* _SHORT EXERCISE_: Write out the records below again word for word, leaving out the pictures.

+++ DATA SECTION

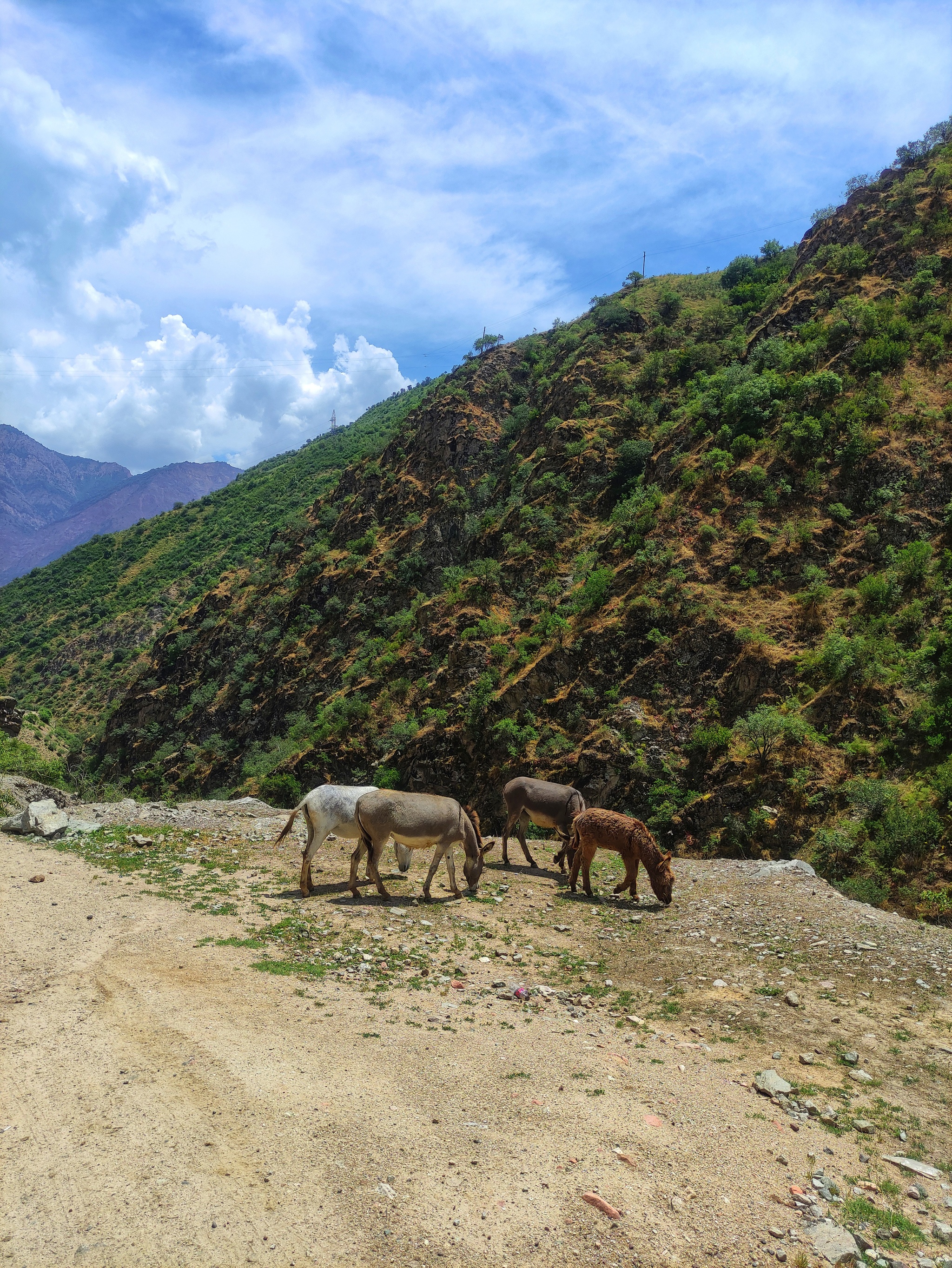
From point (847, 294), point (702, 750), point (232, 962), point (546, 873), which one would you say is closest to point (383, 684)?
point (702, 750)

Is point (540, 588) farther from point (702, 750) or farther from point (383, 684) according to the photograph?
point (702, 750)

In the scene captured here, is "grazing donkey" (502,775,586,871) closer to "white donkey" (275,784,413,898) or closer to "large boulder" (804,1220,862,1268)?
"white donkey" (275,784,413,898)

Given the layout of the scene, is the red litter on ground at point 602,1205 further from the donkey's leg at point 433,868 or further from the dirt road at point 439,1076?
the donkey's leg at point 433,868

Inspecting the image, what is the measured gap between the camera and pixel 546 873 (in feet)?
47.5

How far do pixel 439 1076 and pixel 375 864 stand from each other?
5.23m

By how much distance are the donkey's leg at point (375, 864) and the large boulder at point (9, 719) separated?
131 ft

++++++

* _EXERCISE RESPONSE_:
From point (847, 294), point (702, 750), point (232, 962), point (546, 873), which one would you say is closest to point (383, 684)?
point (702, 750)

Is point (540, 588) farther from point (702, 750) or farther from point (383, 684) according to the photograph?
point (702, 750)

In the scene captured here, is "grazing donkey" (502,775,586,871) closer to "white donkey" (275,784,413,898) or closer to "large boulder" (804,1220,862,1268)?
"white donkey" (275,784,413,898)

Given the layout of the scene, is the red litter on ground at point 602,1205 further from the donkey's leg at point 433,868 or further from the dirt road at point 439,1076?
the donkey's leg at point 433,868

Inspecting the image, what is the measured gap between the camera and pixel 546 873 (in feet)?
47.5

How far do pixel 439 1076 and pixel 375 864 stand from each other?
5.23m

By how much distance are the donkey's leg at point (375, 864) and the large boulder at point (9, 719) separated?
131 ft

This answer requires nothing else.